MATERIAL SUPPLIED:
_ _ _
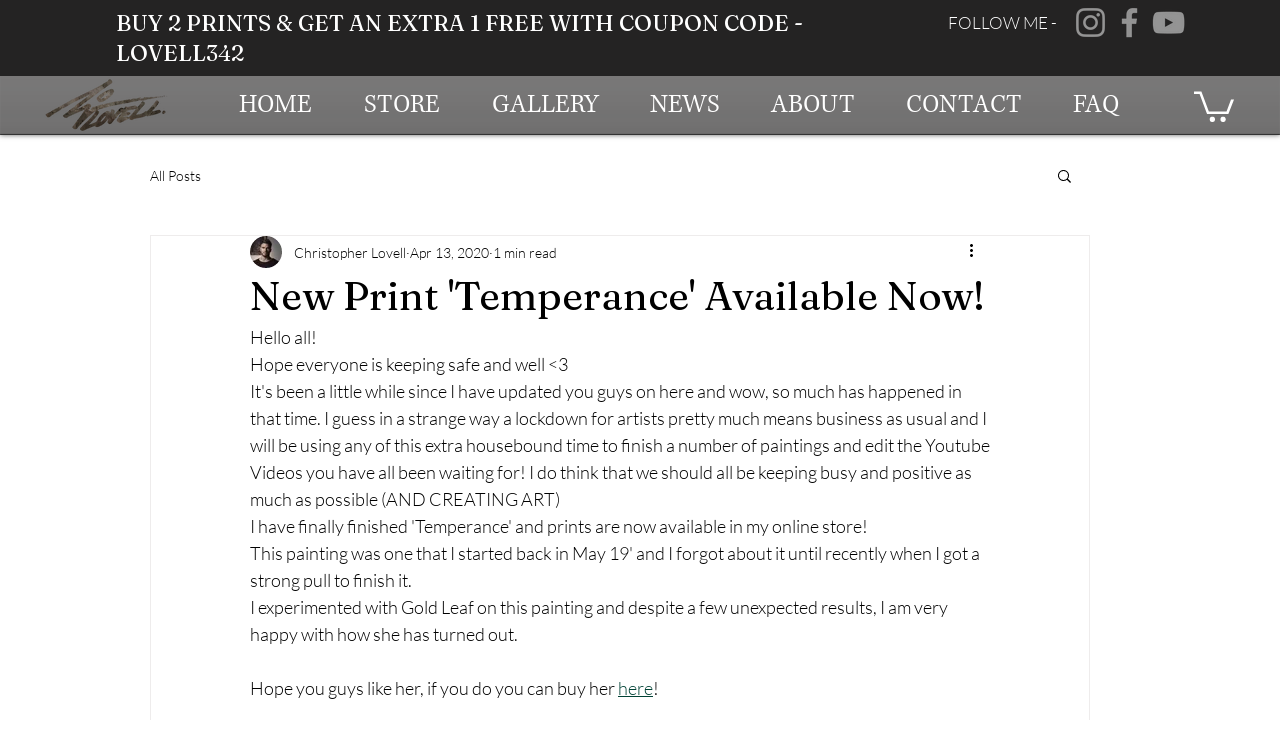

--- FILE ---
content_type: text/html; charset=utf-8
request_url: https://www.google.com/recaptcha/api2/aframe
body_size: 258
content:
<!DOCTYPE HTML><html><head><meta http-equiv="content-type" content="text/html; charset=UTF-8"></head><body><script nonce="o5E-xDjyDTFflliDjJ-wVg">/** Anti-fraud and anti-abuse applications only. See google.com/recaptcha */ try{var clients={'sodar':'https://pagead2.googlesyndication.com/pagead/sodar?'};window.addEventListener("message",function(a){try{if(a.source===window.parent){var b=JSON.parse(a.data);var c=clients[b['id']];if(c){var d=document.createElement('img');d.src=c+b['params']+'&rc='+(localStorage.getItem("rc::a")?sessionStorage.getItem("rc::b"):"");window.document.body.appendChild(d);sessionStorage.setItem("rc::e",parseInt(sessionStorage.getItem("rc::e")||0)+1);localStorage.setItem("rc::h",'1763464475811');}}}catch(b){}});window.parent.postMessage("_grecaptcha_ready", "*");}catch(b){}</script></body></html>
_ _ _
THE TASK: Write out every entry above exactly, minus the pictures.

SOLVED PROBLEM:
--- FILE ---
content_type: text/html; charset=utf-8
request_url: https://www.google.com/recaptcha/api2/aframe
body_size: 258
content:
<!DOCTYPE HTML><html><head><meta http-equiv="content-type" content="text/html; charset=UTF-8"></head><body><script nonce="o5E-xDjyDTFflliDjJ-wVg">/** Anti-fraud and anti-abuse applications only. See google.com/recaptcha */ try{var clients={'sodar':'https://pagead2.googlesyndication.com/pagead/sodar?'};window.addEventListener("message",function(a){try{if(a.source===window.parent){var b=JSON.parse(a.data);var c=clients[b['id']];if(c){var d=document.createElement('img');d.src=c+b['params']+'&rc='+(localStorage.getItem("rc::a")?sessionStorage.getItem("rc::b"):"");window.document.body.appendChild(d);sessionStorage.setItem("rc::e",parseInt(sessionStorage.getItem("rc::e")||0)+1);localStorage.setItem("rc::h",'1763464475811');}}}catch(b){}});window.parent.postMessage("_grecaptcha_ready", "*");}catch(b){}</script></body></html>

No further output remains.